Using either of the above in c# would cause a compiler error if you used i outside the loop
I prefer this sometimes:
for (int i = 0; (i <= (n-1)); i++) { ... }
This version shows directly the range of values that i can have. My take on checking lower and upper bound of the range is that if you really need this, your code has too many side effects and needs to be rewritten.
The other version:
for (int i = 1; (i <= n); i++) { ... }
helps you determine how often the loop body is called. This also has valid use cases.
For general programming work I prefer
for ( int i = 0; i < N; ++i )
to
for ( int i = 0; i != N; ++i )
Because it is less error prone, especially when code gets refactored. I have seen this kind of code turned into an infinite loop by accident.
That argument made that "you will be tempted to assume that i == N", I don't believe is true.

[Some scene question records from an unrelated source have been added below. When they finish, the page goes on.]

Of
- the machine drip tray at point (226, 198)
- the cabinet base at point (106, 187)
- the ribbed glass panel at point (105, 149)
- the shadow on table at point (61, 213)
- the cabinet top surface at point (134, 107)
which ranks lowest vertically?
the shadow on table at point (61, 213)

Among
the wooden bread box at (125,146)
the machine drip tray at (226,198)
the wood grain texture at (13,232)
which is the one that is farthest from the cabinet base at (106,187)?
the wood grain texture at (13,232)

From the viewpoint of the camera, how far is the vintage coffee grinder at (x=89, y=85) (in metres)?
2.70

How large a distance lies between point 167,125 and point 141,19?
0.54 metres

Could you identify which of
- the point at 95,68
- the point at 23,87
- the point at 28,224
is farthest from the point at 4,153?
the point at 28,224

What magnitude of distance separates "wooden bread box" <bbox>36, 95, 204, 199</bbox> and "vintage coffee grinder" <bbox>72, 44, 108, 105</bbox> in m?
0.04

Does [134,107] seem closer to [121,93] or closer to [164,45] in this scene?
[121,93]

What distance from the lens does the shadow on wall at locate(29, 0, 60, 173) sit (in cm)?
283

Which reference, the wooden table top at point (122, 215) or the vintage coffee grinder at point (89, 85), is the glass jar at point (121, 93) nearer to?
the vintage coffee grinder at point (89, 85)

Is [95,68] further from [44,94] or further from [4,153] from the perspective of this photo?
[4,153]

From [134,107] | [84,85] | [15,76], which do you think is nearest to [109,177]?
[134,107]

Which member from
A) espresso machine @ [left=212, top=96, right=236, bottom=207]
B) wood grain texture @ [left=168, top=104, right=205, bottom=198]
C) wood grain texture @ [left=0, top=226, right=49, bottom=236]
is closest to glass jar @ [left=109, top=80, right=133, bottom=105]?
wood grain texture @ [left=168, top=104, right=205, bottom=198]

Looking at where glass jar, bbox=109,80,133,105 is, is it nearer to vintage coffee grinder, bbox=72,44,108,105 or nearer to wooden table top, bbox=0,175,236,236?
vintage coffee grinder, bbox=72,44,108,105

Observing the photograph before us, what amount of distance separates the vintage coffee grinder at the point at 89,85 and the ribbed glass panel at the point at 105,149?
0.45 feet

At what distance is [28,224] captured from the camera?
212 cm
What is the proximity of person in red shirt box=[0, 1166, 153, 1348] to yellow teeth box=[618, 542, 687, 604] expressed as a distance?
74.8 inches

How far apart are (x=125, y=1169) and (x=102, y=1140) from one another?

I have never made that assumption or seen another programmer make it.
From my standpoint of formal verification and automatic termination analysis, I strongly prefer #2 (<). It is quite easy to track that some variable is increased (before var = x, after var = x+n for some non-negative number n). However, it is not that easy to see that i==N eventually holds. For this, one needs to infer that i is increased by exactly 1 in each step, which (in more complicated examples) might be lost due to abstraction.
If you think about the loop which increments by two (i = i + 2), this general idea becomes more understandable. To guarantee termination one now needs to know that i%2 == N%2, whereas this is irrelevant when using < as the condition.